Selon moi, l’IA ne peut être «artiste». Si vous voulez savoir exactement ce qui motive cet avis tranché, j’ai exposé mes arguments dans cet article récemment. Peut-être êtes-vous d’accord avec moi. Peut-être non. C’est cependant mon avis, réfléchi, mûri, et forgé après près de quatre années de réflexion, de lectures, d’expérimentation.

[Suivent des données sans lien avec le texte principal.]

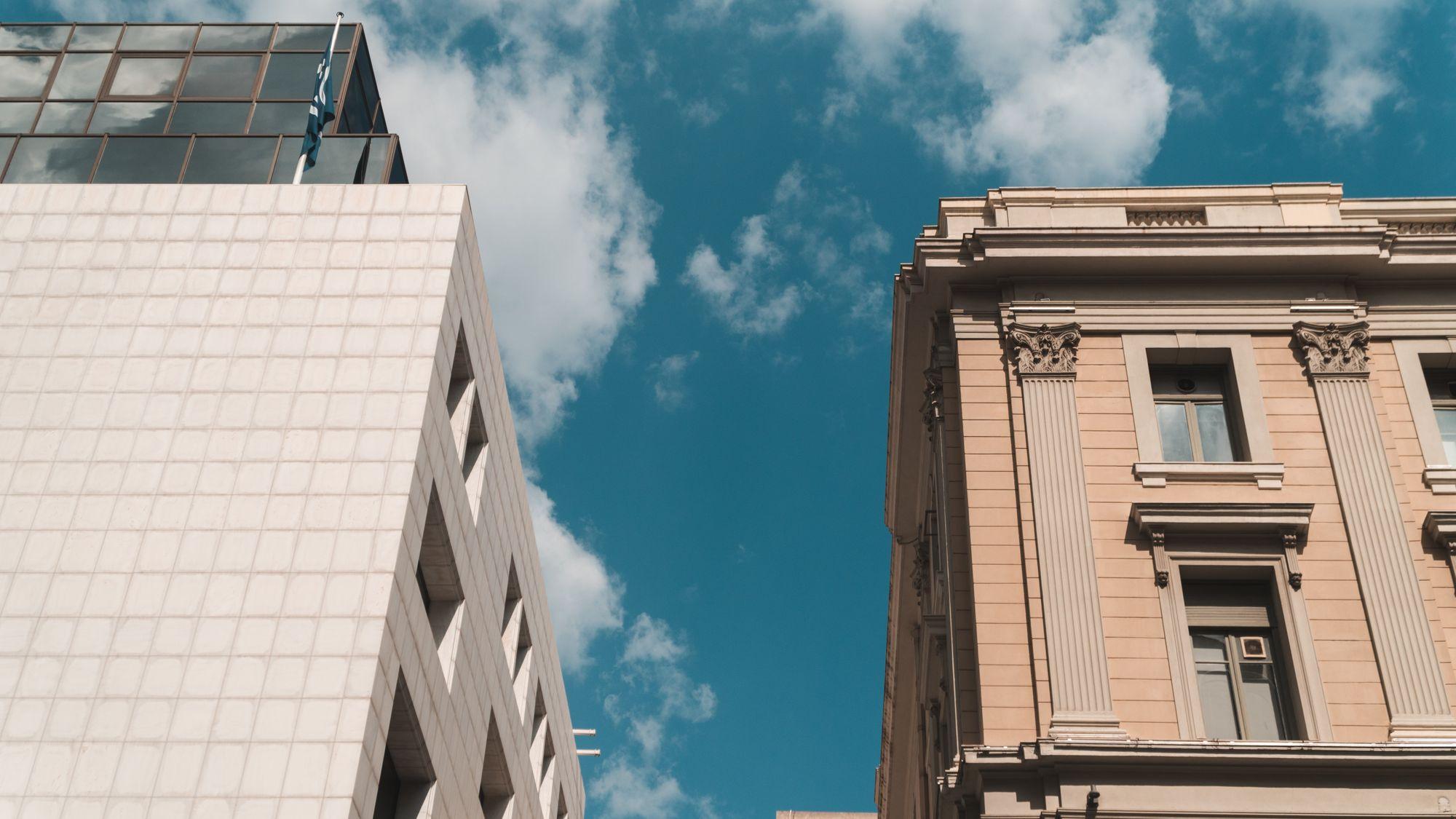 Ένα νεοκλασικό και ένα σύγχρονο κτίριο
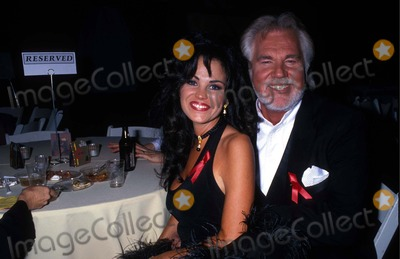 Kenny Rogers Photo - Kenny Rogers and Wanda Miller Photo by Lisa Rose/Globe Photos Inc 1995 K0508lr a & M Party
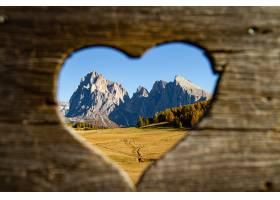 从意大利白云岩的心形整体山脉和远处的绿树_1075889401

Même le prompt en soi, n’est pas un art, dans ma vision des choses.
C’est une technique.
Il ne suffit pas de savoir manier un pinceau pour devenir artiste peintre, ni un ciseau pour se dire sculpteur, et encore moins un stylo ou un traitement de texte pour se proclamer écrivaine. Pourquoi donc maîtriser le prompt ferait-il de quelqu’un automatiquement un artiste ? D’autant plus quand l’outil qu’on est censé maîtriser exécute quelque chose qu’on n’a pas complètement réfléchi, ressenti, réalisé soi-même, comme c’est le cas pour toutes les IA.
L’artiste n’est pas seulement celui & celle qui tiennent l’outil. C’est celui & celle qui ressentent le geste, qui sculpte par son corps l’œuvre. Oui, même écrire sur un clavier, c’est le faire avec son corps : ses doigts, ses yeux, son dos, sa respiration, d’autres parties de nous-mêmes dont nous n’avons pas vraiment conscience, mais qui sont nous. Écrire un prompt, c’est écrire, je vous l’accorde. Mais ce n’est pas penser, ressentir, peser, façonner chaque mot, ce n’est pas en éprouver le rythme secret ni entendre les sonorités cachées, les assonances, les allitérations, les rimes qui se dévoilent quand on lit le texte à haute voix ou dans le creux de notre pensée.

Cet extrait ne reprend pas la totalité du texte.